Huang describes modern AI infrastructure as a “five-layer cake”: energy, chips, infrastructure, models, and applications. Energy is at the base. Without it, nothing else works.
Robots on Solar Farms and Digital Twins of Nuclear Reactors
At the same CERAWeek conference, several companies from the NVIDIA ecosystem demonstrated exactly how AI is helping to build the energy sector of the future faster and more reliably.
Maximo, a solar robotics company that spun out of AES, announced the completion of a 100-megawatt solar installation at the Bellefield site. The installation was performed by autonomous, AI-controlled robots. This is significant because one of the primary obstacles to scaling up solar energy is the speed of construction: there is a shortage of skilled installers, and demand for new capacity is outpacing supply. Robotic installation helps to bridge this gap.
TerraPower, in collaboration with SoftServe, unveiled a digital twin for its next-generation nuclear power plants, specifically for the Natrium reactors. A digital twin, in short, is a virtual model of a physical object that allows design solutions to be tested beforehand without any real-world construction. According to the company, this approach shortens the design cycle from years to months. For the nuclear energy sector, where every approval stage takes years, this represents a major shift.
Adaptive Construction Solutions announced a national vocational training program – in partnership with NVIDIA – to train specialists who will build and maintain AI factories and their energy infrastructure. The shortage of skilled labor for the construction and operation of such facilities is a problem just as real as the shortage of power. The program is geared towards mass training for in-demand trade professions.
Digital Twins of Infrastructure: The New Design Standard
Meanwhile, at the conference, several major infrastructure equipment manufacturers described how they are rethinking data center design.
GE Vernova presented an approach where substations, power grids, and the AI factory's loads are simulated together – before physical construction begins.
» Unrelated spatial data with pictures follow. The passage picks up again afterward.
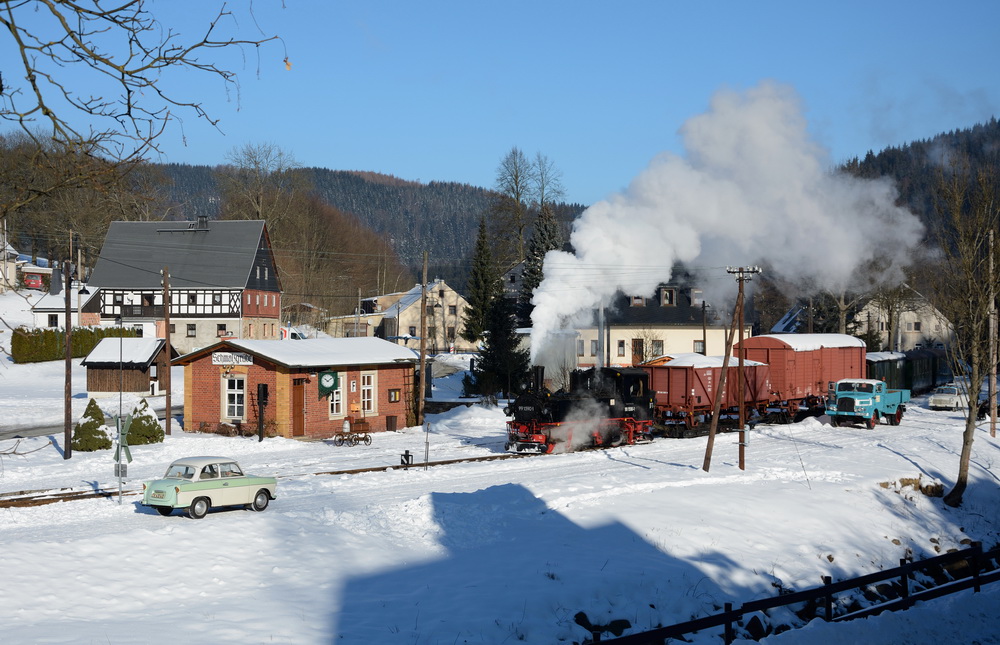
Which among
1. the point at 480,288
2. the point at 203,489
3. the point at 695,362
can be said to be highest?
the point at 480,288

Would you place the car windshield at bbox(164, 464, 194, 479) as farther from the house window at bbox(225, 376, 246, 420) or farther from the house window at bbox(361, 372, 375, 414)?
the house window at bbox(361, 372, 375, 414)

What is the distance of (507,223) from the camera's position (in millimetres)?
86688

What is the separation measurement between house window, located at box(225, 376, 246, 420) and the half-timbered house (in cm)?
3216

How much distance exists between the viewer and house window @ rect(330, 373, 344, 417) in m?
36.9

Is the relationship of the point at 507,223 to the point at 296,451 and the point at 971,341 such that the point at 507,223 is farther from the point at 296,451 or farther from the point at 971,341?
the point at 971,341

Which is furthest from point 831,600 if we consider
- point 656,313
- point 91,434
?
point 656,313

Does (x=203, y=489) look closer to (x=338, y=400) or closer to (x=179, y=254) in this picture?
(x=338, y=400)

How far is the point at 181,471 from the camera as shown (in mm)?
19125

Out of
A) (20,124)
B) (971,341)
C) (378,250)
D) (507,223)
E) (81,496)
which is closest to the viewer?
(20,124)

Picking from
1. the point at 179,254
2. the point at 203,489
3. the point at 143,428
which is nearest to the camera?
the point at 203,489

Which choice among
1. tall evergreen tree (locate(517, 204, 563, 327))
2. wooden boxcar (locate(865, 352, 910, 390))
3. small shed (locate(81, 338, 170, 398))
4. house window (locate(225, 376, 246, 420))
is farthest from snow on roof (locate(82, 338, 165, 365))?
wooden boxcar (locate(865, 352, 910, 390))

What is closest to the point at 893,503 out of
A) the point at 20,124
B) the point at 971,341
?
the point at 971,341

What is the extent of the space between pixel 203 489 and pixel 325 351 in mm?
19527

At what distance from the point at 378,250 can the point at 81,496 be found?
114064mm
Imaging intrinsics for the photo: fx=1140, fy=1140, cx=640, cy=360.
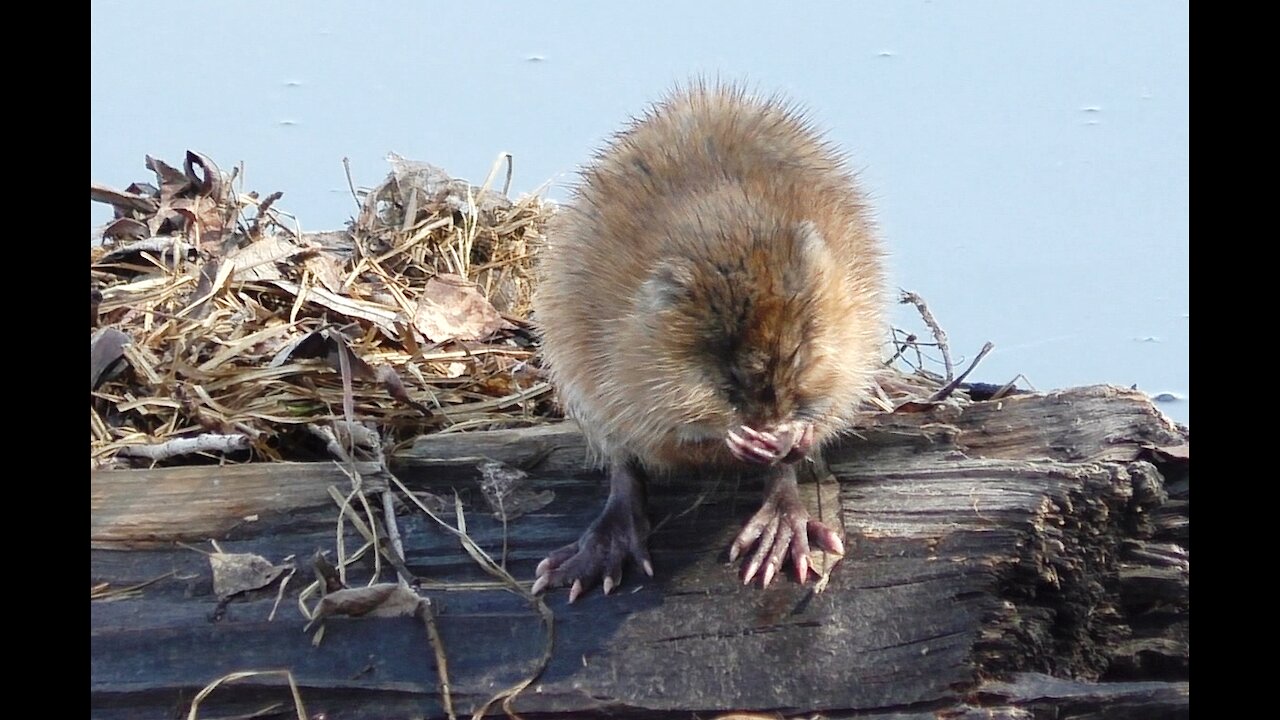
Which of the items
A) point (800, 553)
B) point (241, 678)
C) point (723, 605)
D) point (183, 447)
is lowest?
point (241, 678)

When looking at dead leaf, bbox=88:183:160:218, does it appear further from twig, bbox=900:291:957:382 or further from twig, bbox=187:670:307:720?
twig, bbox=900:291:957:382

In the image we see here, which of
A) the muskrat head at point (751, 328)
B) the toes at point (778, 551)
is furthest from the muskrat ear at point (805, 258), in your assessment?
the toes at point (778, 551)

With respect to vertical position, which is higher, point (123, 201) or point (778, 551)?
point (123, 201)

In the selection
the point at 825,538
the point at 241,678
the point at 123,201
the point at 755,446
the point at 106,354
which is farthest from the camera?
the point at 123,201

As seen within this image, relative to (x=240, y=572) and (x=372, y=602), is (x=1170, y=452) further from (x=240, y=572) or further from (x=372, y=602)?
(x=240, y=572)

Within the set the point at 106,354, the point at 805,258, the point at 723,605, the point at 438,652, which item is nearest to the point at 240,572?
A: the point at 438,652

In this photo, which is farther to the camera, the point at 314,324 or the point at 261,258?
the point at 261,258

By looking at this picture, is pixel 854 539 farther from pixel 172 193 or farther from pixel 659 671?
pixel 172 193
This allows them to identify potential bottlenecks in advance and mitigate risks associated with connecting to the grid.
Schneider Electric announced new validated designs compatible with the Vera Rubin architecture. The company simulates power, cooling, and control systems in a single environment, allowing operators to optimize parameters long before physical construction begins.
Vertiv focused on standardizing physical infrastructure with repeatable power and cooling modules that integrate into the overall architecture, enabling AI factories to be scaled up more quickly and with fewer risks.
The common idea behind all these announcements is the same: test everything in the digital realm first, then build. This approach reduces the cost of mistakes and accelerates the ramp-up to full operational capacity.
Why This Matters Beyond the AI Industry
The conversation around AI energy efficiency is often perceived as a purely corporate issue – a headache for the companies footing the bill for data center electricity. But in reality, the scope of the problem is much wider.
The growth of AI workloads is putting real pressure on power grids, especially in regions where many new facilities are being built. If these facilities consume energy in an uncontrolled manner, it impacts the grid's reliability for everyone else. An approach where AI factories become “smart” grid participants – able to react flexibly to its state – has the potential to mitigate this risk.
This is not a silver bullet. The construction of new generating capacity is still essential, and it is underway – though at a slower pace than demand is growing. But the fact that major industry players have started to view the power grid not just as a background resource, but as a full-fledged part of the system to be co-designed with the computing infrastructure, marks a noticeable shift in thinking.